Le nouveau président de l’Union Bingu wa Mutharika veut simplement que les enfants d’Afrique s’endorment avec le ventre plein. Pour cela, sa priorité c’est l’autosuffisance alimentaire grâce au développement de l’agriculture.
Madagascar : premier dossier pris à bras le corps
Jacob Zuma et ses amis d’Afrique australe n’ont pas perdu de temps. Dès mardi 2 février, ils ont fait adopter à Addis Abeba, une résolution qui demande au régime « illégal » de Madagascar de mettre fin à ses initiatives unilatérales sous entendu son projet d’élections législatives.
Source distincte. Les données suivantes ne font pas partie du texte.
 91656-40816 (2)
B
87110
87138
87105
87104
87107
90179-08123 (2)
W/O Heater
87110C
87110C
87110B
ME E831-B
Mieux, le document de l’Union africaine souligne le rôle majeure joué par la SADC, la Communauté des Etats d’Afrique australe, dans le processus de médiation. L’ancien président mozambicain Joaquim Chissano est plus fort que jamais sur ce dossier ; et mardi dans les couloirs tout au long de la salle de conférence à laquelle ils n’avaient pas accès, les observateurs malgaches envoyés discrètement par Andry Rajoelina étaient à l’affût de la moindre information et faisaient grise mine.
L’Afrique du Sud et ses voisins auront-ils la même fermeté à l’égard des autres pays africains qui sont sortis des clous de la démocratie ? Pas sûr. Certes dans le document final de ce sommet, l’Union africaine dénonce la transgression des normes démocratiques, mais à la différence de la CEDEAO, la Communauté des pays d’Afrique de l’Ouest, elle ne condamne pas explicitement les régimes qui changent de Constitution moins de six mois avant une élection. Ce qui permet au Niger d’échapper à toute sanction de l’Union africaine au moins pour l’instant.